凌肃把他们送到季天家里,季天一个人在外面租了一套房子,本来当初是计划给鱼海陌住,可她死活不接受他的帮助,非要住自己能力负担得起的地方,季天无法,陪她找了两个星期才终于在这套房子附近找到了她现在居住的房子。后来季天干脆从家里搬出来,说是锻炼自己,其实只是想和她住得近些,方便照顾。现在放她一个人在家里季天不放心,就先送她到自己那里。
季天把鱼海陌小心翼翼放到床上,盖好被子,鱼海陌闭着眼睛,好像是睡着了。不管是不是,这会都该放她好好休息。季天又看了看自己手上的大小不齐排列整齐的伤口,十个,刚刚好。每个都渗出了血来,还好,在手背上,血流不多,已经干在伤口出。季天望着伤痕无力苦笑,没心情处理,看了一眼床上的鱼海陌轻轻关了门。

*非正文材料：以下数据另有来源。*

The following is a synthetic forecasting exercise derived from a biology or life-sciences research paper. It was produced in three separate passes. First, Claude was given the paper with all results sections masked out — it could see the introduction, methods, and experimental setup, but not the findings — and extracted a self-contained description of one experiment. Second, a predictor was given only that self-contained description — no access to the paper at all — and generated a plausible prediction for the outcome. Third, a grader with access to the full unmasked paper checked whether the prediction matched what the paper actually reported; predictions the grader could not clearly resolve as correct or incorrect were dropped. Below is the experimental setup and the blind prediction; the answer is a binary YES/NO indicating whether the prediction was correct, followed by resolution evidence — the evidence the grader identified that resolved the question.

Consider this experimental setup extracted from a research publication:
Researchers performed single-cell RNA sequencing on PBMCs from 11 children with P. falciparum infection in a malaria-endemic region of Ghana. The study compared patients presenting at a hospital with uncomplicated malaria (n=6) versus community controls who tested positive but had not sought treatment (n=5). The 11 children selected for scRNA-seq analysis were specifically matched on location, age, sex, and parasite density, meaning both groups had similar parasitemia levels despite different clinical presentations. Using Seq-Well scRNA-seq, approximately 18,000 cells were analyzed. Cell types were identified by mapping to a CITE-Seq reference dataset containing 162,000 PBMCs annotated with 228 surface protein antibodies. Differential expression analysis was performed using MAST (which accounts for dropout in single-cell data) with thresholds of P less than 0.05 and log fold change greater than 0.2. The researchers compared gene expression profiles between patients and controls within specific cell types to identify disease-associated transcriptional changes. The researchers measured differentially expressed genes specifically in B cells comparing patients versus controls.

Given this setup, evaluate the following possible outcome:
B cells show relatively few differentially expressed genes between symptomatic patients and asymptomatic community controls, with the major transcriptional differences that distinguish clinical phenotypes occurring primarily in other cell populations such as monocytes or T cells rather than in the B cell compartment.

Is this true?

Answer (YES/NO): NO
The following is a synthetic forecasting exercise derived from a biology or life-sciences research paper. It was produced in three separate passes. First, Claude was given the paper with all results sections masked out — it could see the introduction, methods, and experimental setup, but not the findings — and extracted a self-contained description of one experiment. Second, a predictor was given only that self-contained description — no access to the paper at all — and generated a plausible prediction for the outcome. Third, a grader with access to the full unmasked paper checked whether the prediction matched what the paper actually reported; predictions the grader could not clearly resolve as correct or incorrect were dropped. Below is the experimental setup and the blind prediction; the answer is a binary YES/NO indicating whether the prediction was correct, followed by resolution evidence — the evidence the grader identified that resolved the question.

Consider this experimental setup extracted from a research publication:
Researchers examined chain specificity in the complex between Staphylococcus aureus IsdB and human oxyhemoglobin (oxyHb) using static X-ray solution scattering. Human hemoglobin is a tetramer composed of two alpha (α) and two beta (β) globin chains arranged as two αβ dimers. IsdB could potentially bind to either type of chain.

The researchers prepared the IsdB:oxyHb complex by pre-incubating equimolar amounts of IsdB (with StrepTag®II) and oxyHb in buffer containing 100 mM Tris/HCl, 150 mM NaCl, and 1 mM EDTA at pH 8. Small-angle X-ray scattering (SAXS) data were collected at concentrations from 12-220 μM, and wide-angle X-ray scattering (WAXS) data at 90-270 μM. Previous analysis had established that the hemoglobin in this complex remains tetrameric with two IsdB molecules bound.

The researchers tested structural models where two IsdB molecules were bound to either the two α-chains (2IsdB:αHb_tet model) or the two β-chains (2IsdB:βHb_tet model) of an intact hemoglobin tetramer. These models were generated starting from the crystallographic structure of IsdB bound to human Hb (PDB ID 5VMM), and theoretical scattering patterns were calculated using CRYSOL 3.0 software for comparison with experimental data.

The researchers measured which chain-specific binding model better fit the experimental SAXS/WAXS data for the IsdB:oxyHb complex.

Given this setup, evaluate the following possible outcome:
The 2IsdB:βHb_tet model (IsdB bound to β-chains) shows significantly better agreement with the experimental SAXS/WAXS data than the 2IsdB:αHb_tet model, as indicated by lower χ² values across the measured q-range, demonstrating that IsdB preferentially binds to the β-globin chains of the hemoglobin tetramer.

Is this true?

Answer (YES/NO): NO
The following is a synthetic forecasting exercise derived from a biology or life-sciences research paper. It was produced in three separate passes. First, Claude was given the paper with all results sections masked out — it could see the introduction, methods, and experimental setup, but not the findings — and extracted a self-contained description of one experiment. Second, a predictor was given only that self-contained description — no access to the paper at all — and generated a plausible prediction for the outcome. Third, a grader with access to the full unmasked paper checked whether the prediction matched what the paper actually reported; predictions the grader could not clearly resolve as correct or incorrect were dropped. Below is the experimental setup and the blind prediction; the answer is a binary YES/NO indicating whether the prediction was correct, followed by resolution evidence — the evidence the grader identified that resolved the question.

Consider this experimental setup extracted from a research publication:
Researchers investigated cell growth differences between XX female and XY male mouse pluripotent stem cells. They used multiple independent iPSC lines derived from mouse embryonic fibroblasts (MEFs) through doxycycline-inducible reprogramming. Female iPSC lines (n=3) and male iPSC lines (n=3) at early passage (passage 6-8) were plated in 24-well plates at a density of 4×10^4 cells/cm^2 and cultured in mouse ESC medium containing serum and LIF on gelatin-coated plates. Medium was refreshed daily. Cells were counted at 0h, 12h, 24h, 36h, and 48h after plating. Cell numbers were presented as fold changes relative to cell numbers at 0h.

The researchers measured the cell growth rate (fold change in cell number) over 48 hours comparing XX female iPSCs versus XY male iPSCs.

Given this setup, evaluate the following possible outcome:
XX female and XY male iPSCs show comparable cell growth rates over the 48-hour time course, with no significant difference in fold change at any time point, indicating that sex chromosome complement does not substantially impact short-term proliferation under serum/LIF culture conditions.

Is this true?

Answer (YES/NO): NO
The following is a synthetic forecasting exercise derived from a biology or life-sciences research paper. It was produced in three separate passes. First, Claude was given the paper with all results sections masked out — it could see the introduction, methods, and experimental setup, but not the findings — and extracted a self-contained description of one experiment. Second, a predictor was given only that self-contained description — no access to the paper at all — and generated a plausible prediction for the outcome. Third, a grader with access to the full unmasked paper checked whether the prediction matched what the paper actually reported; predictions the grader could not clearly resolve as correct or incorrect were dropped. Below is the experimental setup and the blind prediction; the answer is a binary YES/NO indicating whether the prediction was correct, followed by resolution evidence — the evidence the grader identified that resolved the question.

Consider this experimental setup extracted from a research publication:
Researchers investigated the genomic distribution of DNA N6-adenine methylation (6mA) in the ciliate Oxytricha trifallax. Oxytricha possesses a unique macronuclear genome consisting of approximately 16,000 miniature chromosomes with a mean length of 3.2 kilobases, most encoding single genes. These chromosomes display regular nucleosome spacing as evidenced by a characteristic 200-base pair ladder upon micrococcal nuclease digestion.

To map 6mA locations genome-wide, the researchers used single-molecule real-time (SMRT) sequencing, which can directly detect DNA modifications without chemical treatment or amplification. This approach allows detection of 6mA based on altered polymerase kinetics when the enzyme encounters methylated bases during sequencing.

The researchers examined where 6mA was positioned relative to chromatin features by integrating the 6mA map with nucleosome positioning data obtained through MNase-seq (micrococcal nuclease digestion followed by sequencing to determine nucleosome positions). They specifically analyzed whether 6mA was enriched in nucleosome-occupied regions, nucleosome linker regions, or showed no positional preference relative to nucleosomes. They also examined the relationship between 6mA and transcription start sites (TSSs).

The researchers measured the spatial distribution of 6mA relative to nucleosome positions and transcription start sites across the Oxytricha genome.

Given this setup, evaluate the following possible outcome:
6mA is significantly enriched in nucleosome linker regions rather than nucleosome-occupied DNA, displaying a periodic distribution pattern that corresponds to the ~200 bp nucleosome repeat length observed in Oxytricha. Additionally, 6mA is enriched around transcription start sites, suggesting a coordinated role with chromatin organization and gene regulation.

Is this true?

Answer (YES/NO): YES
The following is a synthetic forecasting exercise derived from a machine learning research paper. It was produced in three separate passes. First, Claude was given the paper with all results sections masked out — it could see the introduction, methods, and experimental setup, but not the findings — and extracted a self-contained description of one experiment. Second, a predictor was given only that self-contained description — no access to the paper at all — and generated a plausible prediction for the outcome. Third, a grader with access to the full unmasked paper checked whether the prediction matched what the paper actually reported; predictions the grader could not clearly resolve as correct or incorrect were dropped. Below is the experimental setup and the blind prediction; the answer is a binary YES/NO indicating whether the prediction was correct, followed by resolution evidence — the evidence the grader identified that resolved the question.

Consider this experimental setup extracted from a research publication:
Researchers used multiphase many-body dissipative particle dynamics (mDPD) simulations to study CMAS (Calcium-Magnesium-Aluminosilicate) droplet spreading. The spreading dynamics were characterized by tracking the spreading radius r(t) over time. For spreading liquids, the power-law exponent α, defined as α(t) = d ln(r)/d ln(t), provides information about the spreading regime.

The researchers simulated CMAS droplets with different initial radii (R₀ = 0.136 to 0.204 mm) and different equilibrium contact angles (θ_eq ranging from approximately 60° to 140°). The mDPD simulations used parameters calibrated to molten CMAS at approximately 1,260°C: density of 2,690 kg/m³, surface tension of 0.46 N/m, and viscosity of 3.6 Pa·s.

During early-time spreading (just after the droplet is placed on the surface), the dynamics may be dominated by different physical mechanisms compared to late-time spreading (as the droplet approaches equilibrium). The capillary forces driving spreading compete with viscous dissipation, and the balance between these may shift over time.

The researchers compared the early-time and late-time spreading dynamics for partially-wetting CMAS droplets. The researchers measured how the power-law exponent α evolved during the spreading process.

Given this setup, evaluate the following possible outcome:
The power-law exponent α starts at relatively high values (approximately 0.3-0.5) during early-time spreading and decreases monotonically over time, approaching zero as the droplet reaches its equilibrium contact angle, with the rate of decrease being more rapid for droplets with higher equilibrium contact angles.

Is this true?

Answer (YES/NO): NO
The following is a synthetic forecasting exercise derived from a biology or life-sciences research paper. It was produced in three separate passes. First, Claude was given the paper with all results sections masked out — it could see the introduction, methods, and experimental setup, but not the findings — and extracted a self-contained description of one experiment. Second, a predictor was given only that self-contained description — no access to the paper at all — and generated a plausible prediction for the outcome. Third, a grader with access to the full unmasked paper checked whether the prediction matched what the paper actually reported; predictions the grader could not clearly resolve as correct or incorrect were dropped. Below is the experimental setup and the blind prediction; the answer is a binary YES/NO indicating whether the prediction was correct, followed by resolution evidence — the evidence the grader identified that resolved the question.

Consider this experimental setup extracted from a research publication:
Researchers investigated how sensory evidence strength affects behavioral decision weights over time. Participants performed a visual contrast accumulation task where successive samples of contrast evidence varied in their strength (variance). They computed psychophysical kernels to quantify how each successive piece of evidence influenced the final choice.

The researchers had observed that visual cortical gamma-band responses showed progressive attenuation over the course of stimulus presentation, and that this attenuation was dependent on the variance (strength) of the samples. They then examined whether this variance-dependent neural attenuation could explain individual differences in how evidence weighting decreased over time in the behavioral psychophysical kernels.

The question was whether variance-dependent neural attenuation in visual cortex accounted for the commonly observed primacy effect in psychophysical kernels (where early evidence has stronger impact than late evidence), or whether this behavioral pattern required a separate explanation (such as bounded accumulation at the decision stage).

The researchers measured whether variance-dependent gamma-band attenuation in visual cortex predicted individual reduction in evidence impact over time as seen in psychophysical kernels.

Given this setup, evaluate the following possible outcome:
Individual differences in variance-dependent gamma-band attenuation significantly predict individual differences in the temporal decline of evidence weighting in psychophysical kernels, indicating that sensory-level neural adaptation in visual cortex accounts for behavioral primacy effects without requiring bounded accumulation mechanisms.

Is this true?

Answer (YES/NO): NO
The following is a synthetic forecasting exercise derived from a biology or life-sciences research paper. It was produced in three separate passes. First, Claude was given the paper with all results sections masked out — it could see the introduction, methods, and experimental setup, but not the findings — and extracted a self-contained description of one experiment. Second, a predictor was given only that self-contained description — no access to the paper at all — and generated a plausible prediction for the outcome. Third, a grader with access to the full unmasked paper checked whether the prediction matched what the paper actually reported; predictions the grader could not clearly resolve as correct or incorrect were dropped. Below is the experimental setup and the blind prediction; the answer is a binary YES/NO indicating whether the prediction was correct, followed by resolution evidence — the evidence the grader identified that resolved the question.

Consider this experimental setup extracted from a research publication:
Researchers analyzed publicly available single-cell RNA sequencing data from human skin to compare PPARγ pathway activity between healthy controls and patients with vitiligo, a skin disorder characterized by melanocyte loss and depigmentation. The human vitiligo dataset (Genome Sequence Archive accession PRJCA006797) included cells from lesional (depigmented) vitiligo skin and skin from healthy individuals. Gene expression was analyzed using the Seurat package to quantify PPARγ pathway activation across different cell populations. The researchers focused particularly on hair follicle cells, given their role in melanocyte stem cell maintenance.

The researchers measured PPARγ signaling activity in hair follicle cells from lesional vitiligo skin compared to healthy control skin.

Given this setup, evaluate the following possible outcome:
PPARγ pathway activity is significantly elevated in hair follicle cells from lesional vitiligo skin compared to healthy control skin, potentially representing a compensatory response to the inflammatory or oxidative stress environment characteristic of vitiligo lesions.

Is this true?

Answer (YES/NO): NO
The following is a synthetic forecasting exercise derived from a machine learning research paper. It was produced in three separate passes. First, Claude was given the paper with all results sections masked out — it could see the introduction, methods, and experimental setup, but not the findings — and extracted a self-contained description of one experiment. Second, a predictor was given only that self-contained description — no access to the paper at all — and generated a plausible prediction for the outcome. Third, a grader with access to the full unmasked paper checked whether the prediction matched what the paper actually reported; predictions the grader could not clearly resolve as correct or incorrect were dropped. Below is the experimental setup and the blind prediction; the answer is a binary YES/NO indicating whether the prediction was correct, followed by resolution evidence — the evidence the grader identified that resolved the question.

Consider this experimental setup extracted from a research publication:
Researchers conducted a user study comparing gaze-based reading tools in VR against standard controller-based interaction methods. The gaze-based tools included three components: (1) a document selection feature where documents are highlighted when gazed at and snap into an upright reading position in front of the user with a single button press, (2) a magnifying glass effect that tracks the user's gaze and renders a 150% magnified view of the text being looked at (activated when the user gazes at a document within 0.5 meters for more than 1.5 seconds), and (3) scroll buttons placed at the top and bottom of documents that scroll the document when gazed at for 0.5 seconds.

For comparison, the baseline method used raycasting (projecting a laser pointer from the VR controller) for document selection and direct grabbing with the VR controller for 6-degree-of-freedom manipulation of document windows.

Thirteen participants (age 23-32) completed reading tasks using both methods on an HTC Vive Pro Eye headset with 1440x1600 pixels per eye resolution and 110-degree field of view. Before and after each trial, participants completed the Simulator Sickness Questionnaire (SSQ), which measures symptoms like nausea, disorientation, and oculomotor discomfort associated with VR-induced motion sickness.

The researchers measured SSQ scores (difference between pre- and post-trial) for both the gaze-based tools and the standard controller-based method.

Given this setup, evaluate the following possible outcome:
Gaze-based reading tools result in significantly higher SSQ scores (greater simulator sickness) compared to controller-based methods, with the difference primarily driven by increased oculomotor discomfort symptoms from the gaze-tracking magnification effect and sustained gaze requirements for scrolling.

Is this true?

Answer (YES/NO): NO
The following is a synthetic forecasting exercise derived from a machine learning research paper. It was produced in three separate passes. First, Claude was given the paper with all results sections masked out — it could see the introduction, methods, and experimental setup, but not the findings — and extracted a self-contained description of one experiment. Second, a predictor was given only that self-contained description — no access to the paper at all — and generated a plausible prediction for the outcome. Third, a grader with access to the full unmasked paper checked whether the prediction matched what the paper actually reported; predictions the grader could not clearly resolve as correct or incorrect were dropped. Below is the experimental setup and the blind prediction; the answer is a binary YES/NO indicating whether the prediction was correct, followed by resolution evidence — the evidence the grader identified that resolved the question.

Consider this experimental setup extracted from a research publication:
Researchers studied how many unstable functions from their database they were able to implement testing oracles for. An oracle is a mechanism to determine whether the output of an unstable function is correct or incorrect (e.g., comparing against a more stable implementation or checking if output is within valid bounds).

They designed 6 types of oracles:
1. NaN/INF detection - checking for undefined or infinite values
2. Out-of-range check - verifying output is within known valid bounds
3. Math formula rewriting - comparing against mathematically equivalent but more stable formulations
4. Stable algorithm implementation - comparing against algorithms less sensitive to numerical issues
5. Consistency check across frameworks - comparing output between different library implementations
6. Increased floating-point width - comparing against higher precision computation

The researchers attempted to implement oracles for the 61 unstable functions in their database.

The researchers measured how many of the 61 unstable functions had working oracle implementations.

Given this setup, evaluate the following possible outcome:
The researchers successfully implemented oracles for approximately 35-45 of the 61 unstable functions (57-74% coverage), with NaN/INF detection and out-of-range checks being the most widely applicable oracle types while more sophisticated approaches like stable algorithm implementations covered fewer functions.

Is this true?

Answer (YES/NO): NO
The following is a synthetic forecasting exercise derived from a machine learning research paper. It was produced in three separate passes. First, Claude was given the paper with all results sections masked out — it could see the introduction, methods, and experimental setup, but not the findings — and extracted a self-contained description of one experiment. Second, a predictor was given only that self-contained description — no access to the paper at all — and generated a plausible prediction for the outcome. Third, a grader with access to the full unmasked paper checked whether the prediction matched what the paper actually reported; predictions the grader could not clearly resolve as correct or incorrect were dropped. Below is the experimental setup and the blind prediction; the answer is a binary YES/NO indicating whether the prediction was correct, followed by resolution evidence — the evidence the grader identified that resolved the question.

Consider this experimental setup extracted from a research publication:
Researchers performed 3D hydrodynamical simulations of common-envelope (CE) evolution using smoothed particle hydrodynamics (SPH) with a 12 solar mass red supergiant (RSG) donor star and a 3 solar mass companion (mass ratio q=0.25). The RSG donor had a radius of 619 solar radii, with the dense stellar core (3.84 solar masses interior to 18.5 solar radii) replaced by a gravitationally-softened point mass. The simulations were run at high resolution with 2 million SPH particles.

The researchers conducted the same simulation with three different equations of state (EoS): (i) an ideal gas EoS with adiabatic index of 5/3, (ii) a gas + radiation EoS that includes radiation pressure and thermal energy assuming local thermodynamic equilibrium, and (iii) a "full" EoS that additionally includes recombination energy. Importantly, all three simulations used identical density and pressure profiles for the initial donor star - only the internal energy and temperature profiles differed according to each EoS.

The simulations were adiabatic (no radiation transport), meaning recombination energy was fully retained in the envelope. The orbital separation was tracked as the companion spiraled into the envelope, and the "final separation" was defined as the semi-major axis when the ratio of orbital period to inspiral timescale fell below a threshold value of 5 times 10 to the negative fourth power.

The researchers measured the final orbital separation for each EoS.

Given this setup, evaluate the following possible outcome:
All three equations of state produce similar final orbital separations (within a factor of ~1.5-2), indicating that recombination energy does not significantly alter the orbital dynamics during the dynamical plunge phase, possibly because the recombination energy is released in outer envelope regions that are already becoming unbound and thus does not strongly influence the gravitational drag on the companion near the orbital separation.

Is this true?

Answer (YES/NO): NO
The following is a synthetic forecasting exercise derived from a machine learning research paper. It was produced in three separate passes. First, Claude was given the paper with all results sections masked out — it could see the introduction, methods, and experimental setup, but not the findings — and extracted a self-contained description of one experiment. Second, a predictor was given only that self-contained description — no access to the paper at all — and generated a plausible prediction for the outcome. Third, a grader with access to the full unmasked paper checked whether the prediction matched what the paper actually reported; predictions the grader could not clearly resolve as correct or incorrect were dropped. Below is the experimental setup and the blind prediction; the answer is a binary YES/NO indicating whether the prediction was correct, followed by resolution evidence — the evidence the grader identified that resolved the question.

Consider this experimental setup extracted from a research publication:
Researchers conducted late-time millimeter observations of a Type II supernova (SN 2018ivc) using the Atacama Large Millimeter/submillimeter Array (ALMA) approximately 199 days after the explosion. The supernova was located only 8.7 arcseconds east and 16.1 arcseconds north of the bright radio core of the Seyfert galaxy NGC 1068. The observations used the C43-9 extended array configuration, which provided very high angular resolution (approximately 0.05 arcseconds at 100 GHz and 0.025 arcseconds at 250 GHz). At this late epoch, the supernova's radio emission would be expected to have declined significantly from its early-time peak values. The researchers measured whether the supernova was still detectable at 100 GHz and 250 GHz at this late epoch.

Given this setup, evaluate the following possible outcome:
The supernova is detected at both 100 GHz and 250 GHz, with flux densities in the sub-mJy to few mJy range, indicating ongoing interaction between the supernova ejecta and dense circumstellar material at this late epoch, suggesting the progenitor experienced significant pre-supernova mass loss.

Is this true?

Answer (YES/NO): YES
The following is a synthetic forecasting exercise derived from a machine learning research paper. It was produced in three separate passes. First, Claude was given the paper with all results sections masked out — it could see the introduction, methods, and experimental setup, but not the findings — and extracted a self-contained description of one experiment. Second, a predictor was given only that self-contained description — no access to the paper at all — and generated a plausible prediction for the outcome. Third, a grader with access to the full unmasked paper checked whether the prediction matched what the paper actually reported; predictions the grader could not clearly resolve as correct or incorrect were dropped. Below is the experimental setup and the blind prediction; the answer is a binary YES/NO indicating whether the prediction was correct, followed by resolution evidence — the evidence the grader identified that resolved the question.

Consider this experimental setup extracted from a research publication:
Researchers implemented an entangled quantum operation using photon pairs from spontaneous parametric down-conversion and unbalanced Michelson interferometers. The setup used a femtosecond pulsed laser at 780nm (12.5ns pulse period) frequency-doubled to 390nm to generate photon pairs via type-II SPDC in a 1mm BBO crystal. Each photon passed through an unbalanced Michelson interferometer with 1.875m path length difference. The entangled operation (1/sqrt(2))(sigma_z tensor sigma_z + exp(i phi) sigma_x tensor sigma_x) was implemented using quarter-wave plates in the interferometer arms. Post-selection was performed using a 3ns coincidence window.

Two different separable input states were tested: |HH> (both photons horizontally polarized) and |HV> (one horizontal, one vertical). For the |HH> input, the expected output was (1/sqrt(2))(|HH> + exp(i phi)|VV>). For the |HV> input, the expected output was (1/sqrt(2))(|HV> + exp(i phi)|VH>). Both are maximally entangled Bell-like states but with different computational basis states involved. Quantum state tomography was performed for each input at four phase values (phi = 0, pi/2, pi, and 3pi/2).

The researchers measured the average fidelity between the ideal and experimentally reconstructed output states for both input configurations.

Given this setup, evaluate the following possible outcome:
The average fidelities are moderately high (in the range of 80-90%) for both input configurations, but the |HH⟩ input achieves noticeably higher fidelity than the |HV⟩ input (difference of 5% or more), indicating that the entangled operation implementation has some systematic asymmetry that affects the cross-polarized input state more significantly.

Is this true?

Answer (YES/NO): NO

出门凌肃还在,季天没好气开口道:“你为什么怎么做?”
凌肃耸肩,一脸无辜,“我也不知道她竟如此悲痛,我又不了解她,只是好奇,凌予曾经看上的女孩会是什么样子,所以就测试了一下。”
“就这样?”
“不然呢?早知如此,我也不这么做。”见季天还是不大相信的样子,凌肃又补充道:“其实也并不全是坏的,她有权知道真相。凌予早就失忆了,完全忘记了她,况且又已经结婚了,他们再也没可能,就算曾经再怎么相爱,也回不去了,不如早点叫她看清事实,回归完全没有凌予的世界去生活,她还那么年轻,将来还有许多机会,总好过一辈子吊死在凌予这棵树上吧。”
季天冷言道:“可是,我已经准备带她离开忘记一切了。”
“阿天,你看她今天的反应就知道,她爱他远比我们想象的深,就算你带她走,她就忘得了吗?如果她再也没见过凌予,凌予只会永远活在她心里,成为她一辈子的遗憾和眷恋,没有谁可以再次打开她的心。只有凌予,可以让她把他放进去,也可以让她把他拿出来。也只有鱼海陌把他拿出来,她的心里才可能装下别人。这个道理,你应该懂的。”
他当然懂,只是,他已经做好准备,就算鱼海陌心里永远住着凌予,他也愿意陪着她,照顾她,无论以什么身份。
“阿天,你很爱她?”凌肃问道。季天没回答,甚至没看他一眼,只是盯着远方不知所想。凌肃笑笑,她真有那么好吗?如若真是,那还真是个令人担心的问题。凌肃临走前突然想起什么似的对季天说:“她应该,不会爱上你。”